Machine Learning Engineer
Arlo · New York, NY · 4 wk ago
On-siteEngineering$180k–$230k/yrFull-time
What You'll Work On
- Training infrastructure for underwriting
- Build and own the infrastructure layer that powers our underwriting model, trained on tens of millions of patients and hundreds of millions of rows of claims data.
- Make training reliable, reproducible, and scalable as data volume and model complexity grow.
- Real-time inference for quoting
- Build and own the API layer that produces quotes in seconds — serving a trained model against a much larger inference-time dataset, on the order of trillions of rows of claims across hundreds of millions of people.
- Own the latency, reliability, and scalability of the serving path the quoting product depends on.
- Accelerate data science iteration
- Build backtesting and validation infrastructure so model performance can be measured quickly and trustworthily.
- Remove friction from the path between an idea and a validated, production-ready model — make experimentation simpler than it's ever been.
What We're Looking For
- A strong track record building ML or data infrastructure in production at scale.
- Deep proficiency in Python, with comfort in processing large datasets (Spark, Databricks, or equivalent).
- Experience with model training pipelines and/or low-latency model serving in production.
- Experience building tooling that makes other people faster — feature testing, experiment tracking, backtesting, or similar developer/researcher-facing infrastructure.
- The ability to own systems end-to-end, set standards, and operate reliable production infrastructure (SLAs, monitoring, on-call).
- Genuine interest in the modeling itself — you want to occasionally get your hands into the data science, not only the infrastructure.
Nice to Have
- Prior experience in a regulated space like healthcare or insurance.

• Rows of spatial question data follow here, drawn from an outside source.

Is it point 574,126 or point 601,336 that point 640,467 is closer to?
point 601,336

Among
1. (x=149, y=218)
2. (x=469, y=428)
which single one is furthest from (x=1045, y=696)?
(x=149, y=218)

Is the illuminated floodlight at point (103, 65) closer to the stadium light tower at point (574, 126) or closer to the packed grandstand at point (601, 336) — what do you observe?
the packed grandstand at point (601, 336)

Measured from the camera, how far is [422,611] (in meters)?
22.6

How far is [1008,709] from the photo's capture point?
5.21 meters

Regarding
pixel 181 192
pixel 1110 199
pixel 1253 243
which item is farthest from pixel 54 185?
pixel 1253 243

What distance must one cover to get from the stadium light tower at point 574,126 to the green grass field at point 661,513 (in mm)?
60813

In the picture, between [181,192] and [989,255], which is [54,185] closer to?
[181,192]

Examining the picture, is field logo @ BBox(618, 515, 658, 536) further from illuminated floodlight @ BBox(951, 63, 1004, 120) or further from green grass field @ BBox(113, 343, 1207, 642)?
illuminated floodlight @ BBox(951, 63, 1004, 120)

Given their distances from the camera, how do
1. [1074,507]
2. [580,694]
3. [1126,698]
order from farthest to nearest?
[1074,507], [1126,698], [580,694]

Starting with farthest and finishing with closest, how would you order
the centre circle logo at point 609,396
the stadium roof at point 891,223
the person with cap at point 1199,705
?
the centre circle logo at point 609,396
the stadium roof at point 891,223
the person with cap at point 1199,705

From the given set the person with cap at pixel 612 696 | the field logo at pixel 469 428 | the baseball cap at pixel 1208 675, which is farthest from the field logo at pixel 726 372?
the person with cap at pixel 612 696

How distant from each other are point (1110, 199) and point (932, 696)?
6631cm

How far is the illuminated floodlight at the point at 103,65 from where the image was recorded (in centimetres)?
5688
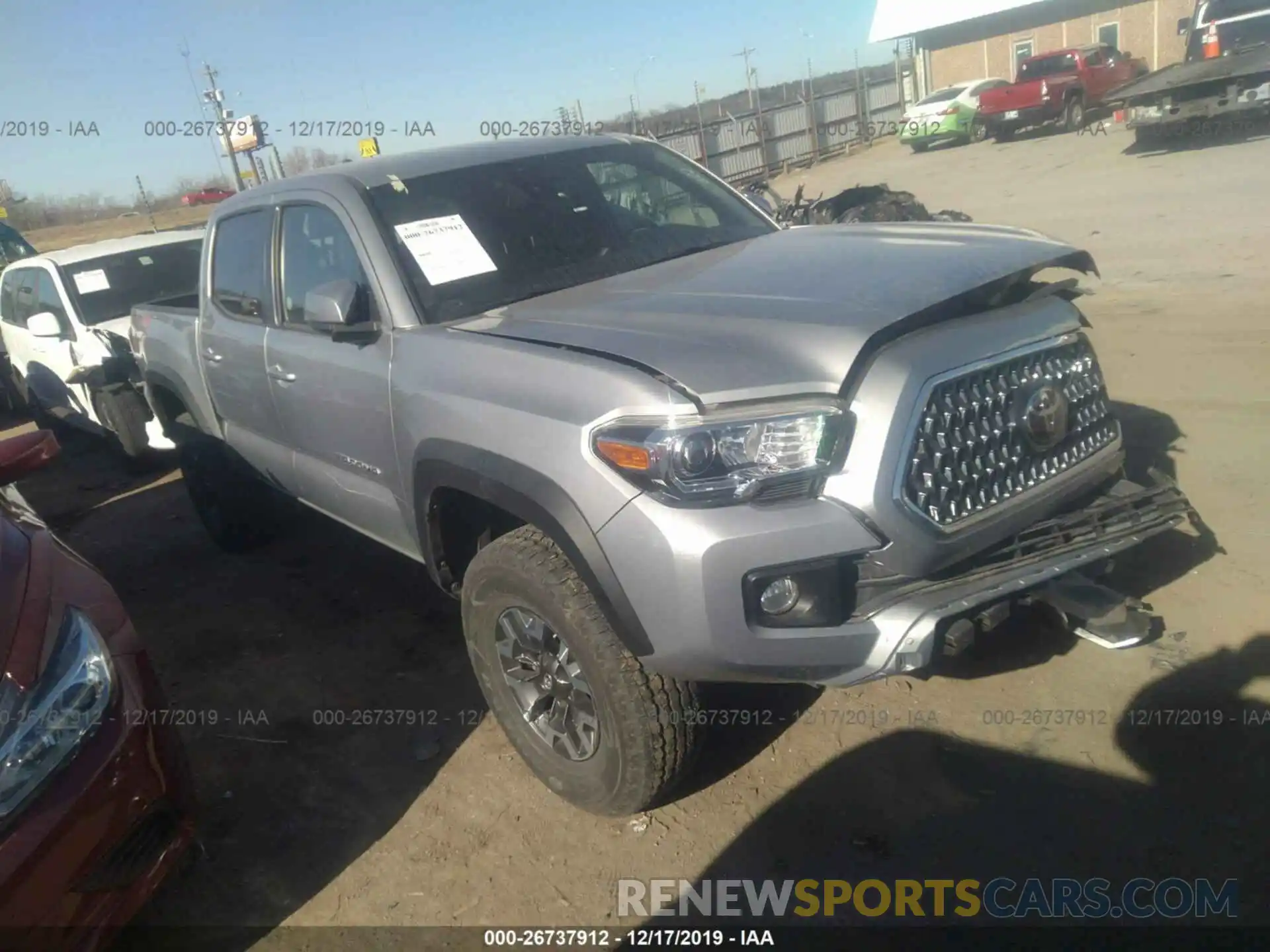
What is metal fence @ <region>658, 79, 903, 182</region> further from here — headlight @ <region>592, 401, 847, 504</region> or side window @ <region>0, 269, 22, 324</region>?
headlight @ <region>592, 401, 847, 504</region>

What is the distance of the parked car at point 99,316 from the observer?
7035 mm

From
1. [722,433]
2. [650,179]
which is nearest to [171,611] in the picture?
[650,179]

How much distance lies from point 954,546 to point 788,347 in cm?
66

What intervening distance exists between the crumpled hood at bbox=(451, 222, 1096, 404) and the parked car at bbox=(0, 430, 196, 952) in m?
1.38

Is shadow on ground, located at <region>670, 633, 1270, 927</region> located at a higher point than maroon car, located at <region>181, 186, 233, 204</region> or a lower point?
lower

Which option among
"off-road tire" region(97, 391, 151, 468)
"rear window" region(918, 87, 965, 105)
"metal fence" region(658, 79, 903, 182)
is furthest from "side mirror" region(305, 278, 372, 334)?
"rear window" region(918, 87, 965, 105)

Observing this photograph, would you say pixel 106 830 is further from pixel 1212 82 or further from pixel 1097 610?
pixel 1212 82

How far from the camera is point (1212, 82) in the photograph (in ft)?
47.0

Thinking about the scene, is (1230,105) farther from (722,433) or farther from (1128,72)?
(722,433)

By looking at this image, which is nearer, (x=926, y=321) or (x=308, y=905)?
(x=926, y=321)

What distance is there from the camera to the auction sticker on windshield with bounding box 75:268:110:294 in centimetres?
739

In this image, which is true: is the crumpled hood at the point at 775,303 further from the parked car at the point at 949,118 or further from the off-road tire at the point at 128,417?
the parked car at the point at 949,118

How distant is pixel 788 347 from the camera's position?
99.3 inches

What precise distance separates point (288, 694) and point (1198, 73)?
16.0m
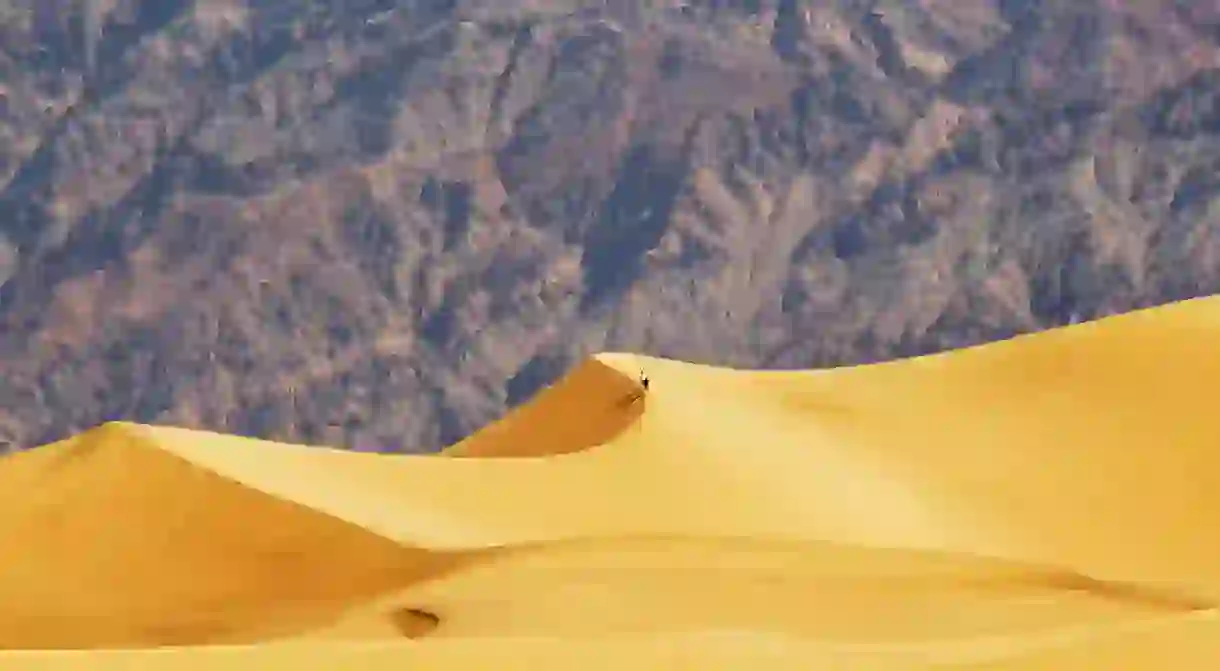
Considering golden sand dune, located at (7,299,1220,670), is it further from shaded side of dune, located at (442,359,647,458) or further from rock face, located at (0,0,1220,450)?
rock face, located at (0,0,1220,450)

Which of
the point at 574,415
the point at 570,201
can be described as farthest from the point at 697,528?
the point at 570,201

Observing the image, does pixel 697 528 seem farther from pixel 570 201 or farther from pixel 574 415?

- Experience with MLOps tooling (MLflow or similar), feature stores, or experimentation platforms.
- Experience supporting data science or actuarial teams in production environments.
Compensation
$180,000 – $230,000 + equity
Why Join Arlo
- High ownership: You’ll get real responsibility from day one—our high-trust team empowers you to run with big problems and shape core parts of the company.
- Join an important mission: Your work directly influences how people access care and improves lives at scale.
- Growth & expansion: We’re moving fast, and as we grow, your scope will grow with us—new challenges, bigger opportunities, and rapid career velocity.
- Apply AI to a problem that matters: Instead of optimizing ads or cutting labor costs, you’ll use AI to fundamentally reimagine how people get healthcare.
- High pace, high collaboration: We operate with velocity, first-principles thinking, and a team that works closely, openly, and with ambition.